Sie wird im Juli 1892 in Seattle in eine recht wohlsituierte Familie geboren. Vielleicht ist es das Fotolabor ihres Großvaters James Presley Ball, in dem sie zum ersten Mal mit Chemikalien in Kontakt kommt. Diese werden sie ihr weiteres (kurzes) Leben faszinieren.

Eine erste Veröffentlichung

Sie geht zur High School und studiert als eine von wenigen Frauen (erst in Seattle, dann in Honululu) pharmazeutische Chemie und Pharmazie. Noch bevor sie ihr Masterstudium beginnt, kann sie eine erste wissenschaftliche Veröffentlichung im renommierten Journal of the American Chemical Society vorweisen: Beonzylations in Ether Solution – zu dieser Zeit eine außergewöhnliche Leistung. Ihre Masterarbeit schreibt sie über die aktiven Bestandteile des Kavapfeffers. Sie ist die erste Frau, die am College of Hawaii einen Mastertitel erhält, und auch die erste schwarze Studentin.

Quelle: knkx.org

Ein großer Erfolg

Daraufhin arbeitet sie dort als Dozentin und bekommt gleichzeitig eine Stelle in einem Labor von Harry T. Hollmann angeboten, der zu dieser Zeit herausfinden möchte, wie man mit Chaulmoograöl Lepra behandeln kann. Mit ihren 20 Jahren muss Alice Ball eine zielstrebige, intelligente Frau gewesen sein. Trotz der doppelten Arbeitslast fand sie bald heraus, wie man – Achtung, Chemie – die Ethylester der zwei in diesem Öl enthaltenen Fettsäuren (nämlich Chaulmoograsäure und Hydrocarpussäure) bei niedrigen Temperaturen trennen kann. Dadurch werden sie wasserlöslich und können injiziert werden.

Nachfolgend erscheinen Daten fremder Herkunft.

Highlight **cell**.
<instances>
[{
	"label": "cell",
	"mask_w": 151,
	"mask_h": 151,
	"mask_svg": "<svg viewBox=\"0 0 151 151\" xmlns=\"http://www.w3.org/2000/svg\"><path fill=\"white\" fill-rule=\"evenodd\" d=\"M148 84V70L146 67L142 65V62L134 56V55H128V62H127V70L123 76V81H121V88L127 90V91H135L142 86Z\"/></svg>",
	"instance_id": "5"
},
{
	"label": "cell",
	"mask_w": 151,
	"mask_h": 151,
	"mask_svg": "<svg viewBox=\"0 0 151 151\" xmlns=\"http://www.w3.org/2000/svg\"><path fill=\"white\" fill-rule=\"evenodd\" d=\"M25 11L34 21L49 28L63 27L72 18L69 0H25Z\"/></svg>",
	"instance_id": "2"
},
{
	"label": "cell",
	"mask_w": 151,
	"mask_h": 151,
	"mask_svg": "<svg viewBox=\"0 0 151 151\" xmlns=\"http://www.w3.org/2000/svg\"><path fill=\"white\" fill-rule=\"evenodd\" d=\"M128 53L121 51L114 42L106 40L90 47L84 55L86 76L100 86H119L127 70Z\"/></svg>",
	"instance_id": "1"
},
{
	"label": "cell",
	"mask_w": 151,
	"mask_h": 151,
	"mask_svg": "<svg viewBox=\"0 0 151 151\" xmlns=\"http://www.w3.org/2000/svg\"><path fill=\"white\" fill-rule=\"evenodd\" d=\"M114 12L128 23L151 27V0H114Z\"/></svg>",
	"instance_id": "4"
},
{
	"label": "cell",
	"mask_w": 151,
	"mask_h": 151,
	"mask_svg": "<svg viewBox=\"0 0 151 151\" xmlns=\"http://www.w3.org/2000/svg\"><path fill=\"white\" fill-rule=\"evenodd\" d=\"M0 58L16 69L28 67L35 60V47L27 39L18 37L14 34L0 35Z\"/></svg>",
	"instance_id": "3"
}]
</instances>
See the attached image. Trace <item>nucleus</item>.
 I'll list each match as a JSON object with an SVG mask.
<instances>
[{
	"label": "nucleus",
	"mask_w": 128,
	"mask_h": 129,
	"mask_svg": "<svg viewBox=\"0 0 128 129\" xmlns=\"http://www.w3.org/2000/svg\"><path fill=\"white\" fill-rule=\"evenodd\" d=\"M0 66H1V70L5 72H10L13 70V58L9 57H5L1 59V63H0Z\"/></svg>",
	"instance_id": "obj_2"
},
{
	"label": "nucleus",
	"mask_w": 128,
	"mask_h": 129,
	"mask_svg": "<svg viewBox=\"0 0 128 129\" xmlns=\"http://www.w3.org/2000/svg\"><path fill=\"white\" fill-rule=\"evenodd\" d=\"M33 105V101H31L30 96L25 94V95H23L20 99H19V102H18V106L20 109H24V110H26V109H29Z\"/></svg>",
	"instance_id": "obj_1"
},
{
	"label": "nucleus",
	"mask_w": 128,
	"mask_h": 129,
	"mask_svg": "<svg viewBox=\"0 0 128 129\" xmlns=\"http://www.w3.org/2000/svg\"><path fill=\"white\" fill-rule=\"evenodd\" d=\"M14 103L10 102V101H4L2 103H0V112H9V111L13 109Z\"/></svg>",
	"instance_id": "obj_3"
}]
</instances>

Bevor sie diese Ergebnisse jedoch veröffentlichen kann, atmet sie wohl in ihrem Unterricht Chlorgas ein. Sie wird schwer krank und stirbt 1916 mit nur 24 Jahren. Man wird sich wohl immer fragen müssen, was sie noch hätte erreichen können.

Nach ihrem Tod übernimmt Dr. Arthur L. Dean – ebenfalls Chemiker und gleichzeitig Präsident des College of Hawaii – ihre Arbeit. Es wird ein Medikament hergestellt und in großen Mengen verkauft und erfolgreich verabreicht. Dean veröffentlicht die Ergebnisse als seine eigenen, Alice Ball erwähnt er nicht einmal. Erst später nennt ein anderer Forscher in einer Publikation ihren Namen. Die „Dean-Methode“ wird zur „Ball-Methode“ umbenannt – und bleibt bis in die 1940er die beste Behandlungsmethode. Im Podcast erzähle ich mehr über die berühmt-berüchtigte Lepra-Kolonie Kalaupapa auf Hawaii.

Eine Wiederentdeckung

Es ist Dr. Kathryn Takara von der University of Hawaii, die Alice Ball „wiederentdeckt“, als sie 1977 mit der Erforschung schwarzer Frau in Hawaii beginnt. Etwa zeitgleich beschäftigt sich ihr Kollege Stanley Ali, ein pensionierter Beamter, mit der Geschichte der Schwarzen auf Hawaii. Er sorgt dafür, dass die Universität ein Porträt von Alice Ball in der Hamilton Library (Teil des Uni-Campus) aufhängt. Seit 2008 gibt es für sie eine Gedenktafel neben einem Chaulmoograbaum auf dem Campus. Außerdem wurde der 29. Februar zum Alice-Ball-Tag ernannt. 2007 bekam sie posthum die Regents’ Medal of Distinction der Universität verliehen. Im Februar 2020 zeigte das Pan African Film Festival einen Kurzfilm von Dagmawi Abebe namens The Ball Method, von dem ich online leider nur den Trailer finde. Außerdem ist wohl eine Biografie in Arbeit, durch Paul Wermager von der University of Hawaii.

Quelle: imdb.com

Einige Zahlen

Hier sind noch ein paar Zahlen dazu, wie die Situation für Afroamerikaner:innen zu Alice Balls Zeit aussah, was die Zulassung zu Universitäten und Colleges in den USA angeht:

Die erste Universität, die offiziell schwarze Student:innen fördern wollte, war Oberlin College in Ohio. Das war 1833. Viele Schwarze und Abolitionisten (die sich für die Abschaffung der Sklaverei einsetzten) zogen in der Zeit dorthin. Auch die Underground Railroad, über die Sklav:innen aus den Südstaaten in den Norden geschmuggelt wurden, hatte dort einen „Bahnhof“.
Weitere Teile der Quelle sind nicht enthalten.